Organizing the guys with boats

Remember all those volunteer rescuers who got in their boats to get flood victims during Harvey? Harris County remembers, and they would like to formalize that a bit for the next time.

With emergency responders across the Houston area overwhelmed by the scope of Hurricane Harvey’s devastation, the 911 system overburdened and outside help stymied by high water, Harris County Judge Ed Emmett went on television on Aug. 27 to make a public plea.

Wherever you are, if you have a boat, Emmett said, get out in the neighborhood and help evacuate people trapped by floodwaters.

Now, local officials are working up a plan that would better coordinate response – ahead of time – among volunteers during disasters such as Harvey.

Emmett and other county officials want to create a database of residents across the county who own boats, vehicles that can travel in high water, and other rescue equipment to efficiently target volunteer response, which studies show are critical lifelines during disasters.

“We have to get all that coordinated,” he said.


While volunteer response was “successful through the county,” a more organized force could help alleviate at least two problems, Emmett said.

In one case, volunteers with flat-bottom boats showed up to help flooded Kingwood residents, but more powerful boats with motors were needed to handle the currents.

In another case, volunteers from the Cajun Navy – a similar volunteer disaster response team based in Louisiana – had difficulties in finding specific addresses of homes that had residents who needed to be rescued during the storm.

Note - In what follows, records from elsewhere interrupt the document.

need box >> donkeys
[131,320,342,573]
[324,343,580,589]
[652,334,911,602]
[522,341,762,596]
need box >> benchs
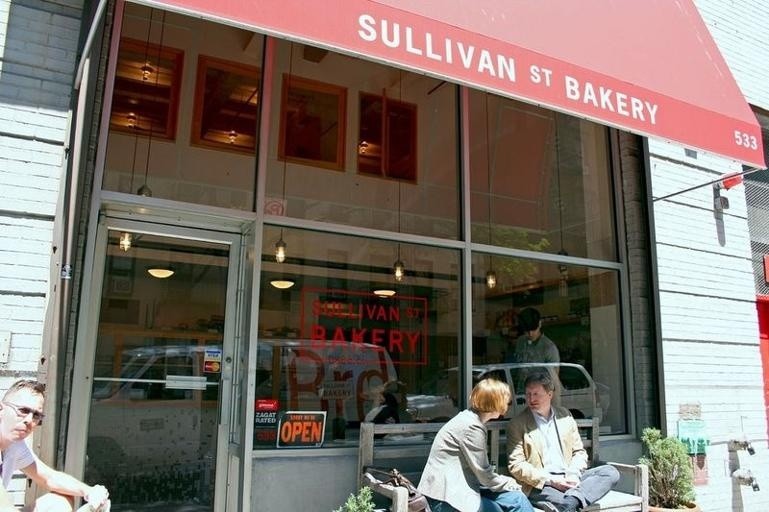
[357,416,650,512]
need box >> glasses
[3,401,45,423]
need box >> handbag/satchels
[387,469,432,512]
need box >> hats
[517,308,540,331]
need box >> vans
[384,362,603,435]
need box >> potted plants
[638,426,699,512]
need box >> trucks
[83,337,396,502]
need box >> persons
[0,379,112,512]
[512,306,562,400]
[365,379,419,441]
[416,377,535,511]
[505,372,621,511]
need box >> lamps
[137,11,173,214]
[146,262,176,283]
[477,90,503,291]
[386,71,415,285]
[265,40,305,269]
[369,285,400,300]
[119,10,158,255]
[270,277,296,294]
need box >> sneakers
[543,502,575,512]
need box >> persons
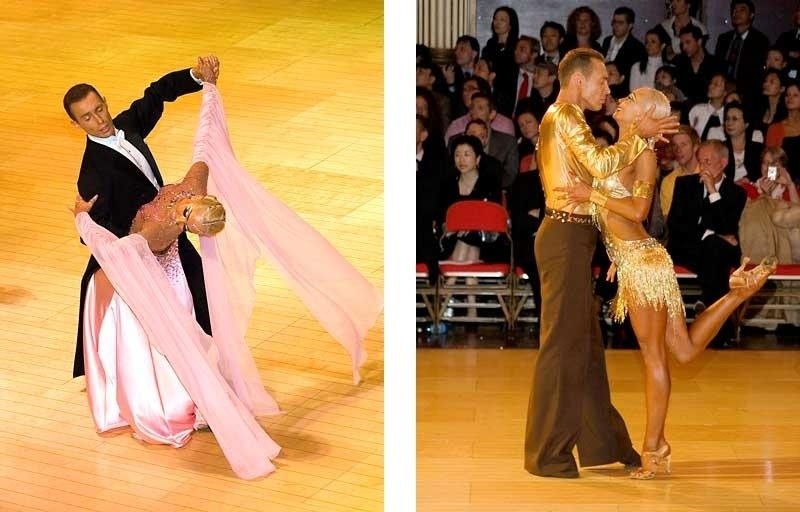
[416,0,800,351]
[63,57,220,377]
[551,87,781,481]
[67,57,384,481]
[522,46,681,481]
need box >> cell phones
[767,165,778,181]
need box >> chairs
[416,190,800,349]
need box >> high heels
[727,253,782,289]
[631,444,675,480]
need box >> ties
[546,55,553,62]
[729,32,744,75]
[518,72,529,100]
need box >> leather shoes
[694,300,705,314]
[614,444,641,465]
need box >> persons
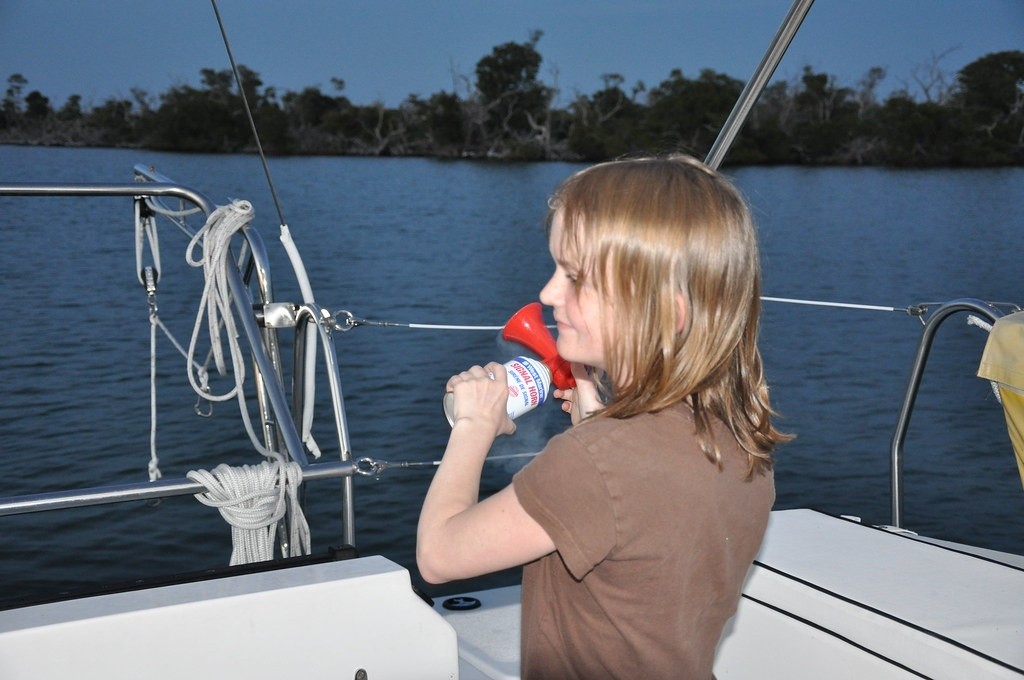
[416,154,797,680]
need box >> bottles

“Clearly there were some issues,” Emmett said.

A database would allow emergency responders to summon volunteers with the proper equipment to areas most in need faster, even if the storm isn’t as severe or widespread as Harvey.

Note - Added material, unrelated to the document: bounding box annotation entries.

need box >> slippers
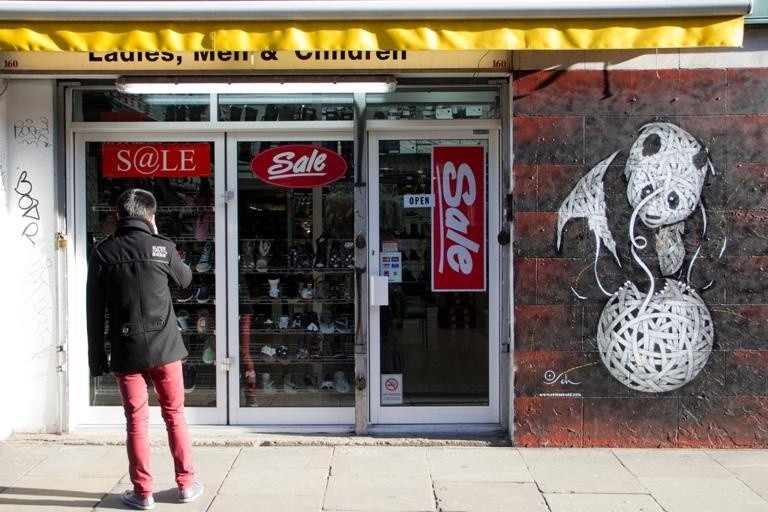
[262,373,278,397]
[283,374,298,397]
[260,344,277,364]
[334,316,352,334]
[319,310,335,334]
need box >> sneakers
[238,275,355,300]
[251,313,302,330]
[177,244,193,269]
[246,398,260,407]
[196,309,211,335]
[196,282,212,304]
[334,372,351,395]
[120,489,155,510]
[195,241,215,274]
[302,310,320,333]
[86,176,214,242]
[177,285,196,302]
[202,337,216,364]
[178,480,204,503]
[320,375,335,393]
[182,362,198,394]
[277,343,289,360]
[238,234,355,273]
[380,172,431,282]
[296,337,348,364]
[175,310,190,332]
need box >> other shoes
[164,104,482,120]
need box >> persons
[89,187,201,508]
[206,239,260,407]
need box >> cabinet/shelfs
[90,203,355,407]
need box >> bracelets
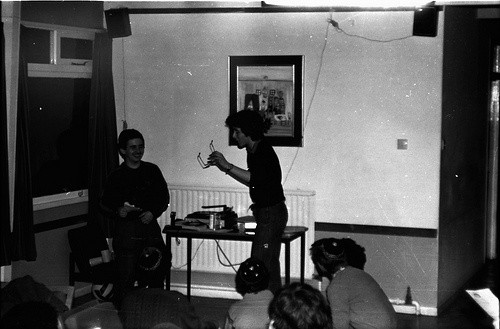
[226,164,233,174]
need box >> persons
[223,237,397,329]
[98,129,171,308]
[0,299,58,329]
[207,109,288,292]
[247,87,288,119]
[285,120,287,120]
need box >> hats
[240,260,265,284]
[319,240,344,263]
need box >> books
[182,221,207,231]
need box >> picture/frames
[227,54,303,146]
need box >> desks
[163,224,308,303]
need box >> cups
[233,220,246,233]
[209,213,221,230]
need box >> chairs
[68,224,115,286]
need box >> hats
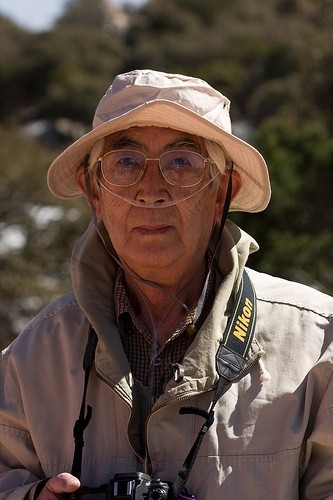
[49,70,271,216]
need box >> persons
[2,69,332,500]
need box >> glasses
[92,146,204,187]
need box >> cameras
[63,471,196,500]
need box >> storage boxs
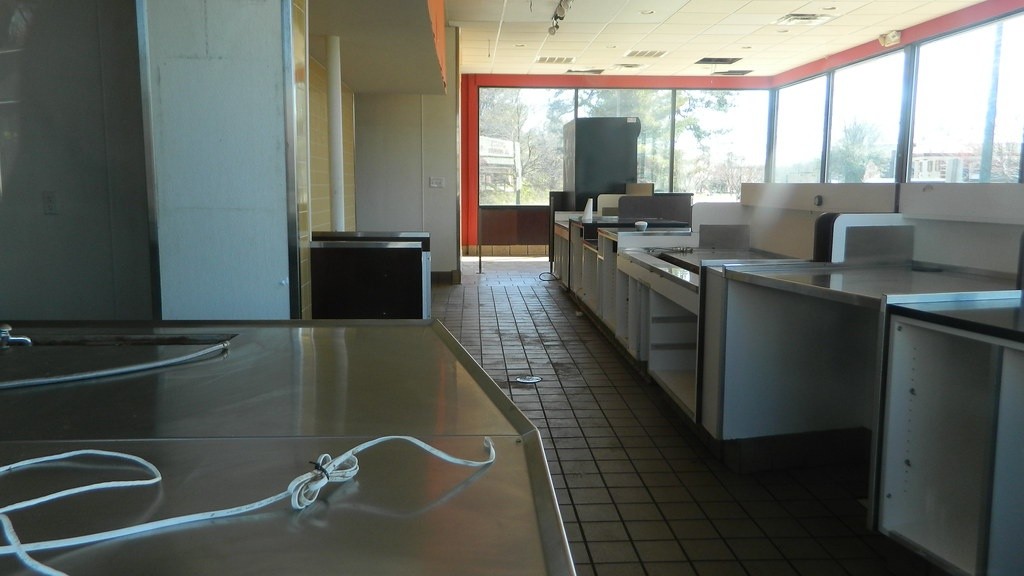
[309,231,430,319]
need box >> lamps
[771,13,832,29]
[548,0,574,35]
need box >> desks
[721,183,1024,473]
[876,296,1024,576]
[617,183,901,435]
[0,319,578,576]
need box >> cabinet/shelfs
[554,183,655,292]
[567,193,694,351]
[309,0,447,96]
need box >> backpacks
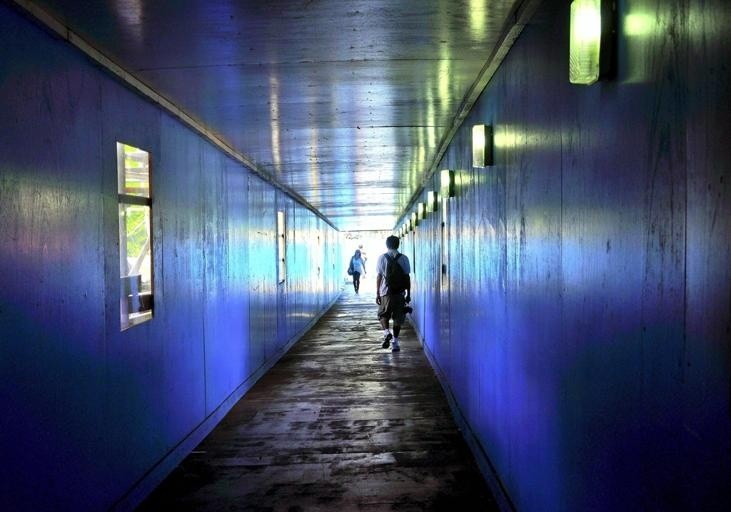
[382,254,408,294]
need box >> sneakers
[392,342,400,351]
[382,331,392,348]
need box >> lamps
[397,191,438,240]
[472,124,493,168]
[568,0,615,87]
[441,170,454,198]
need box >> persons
[376,235,410,350]
[349,245,367,295]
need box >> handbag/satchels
[348,264,354,275]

This makes sense. The county is never going to have the resources to handle all the rescue needs in another Harvey-like situation. There will be people who are willing and able to help. It’s in everyone’s interests for the county to have some idea who these people are, so they can let them know where their help is most needed and can be most effective. It’s a low-cost investment with a high upside. There’s no reason not to do this.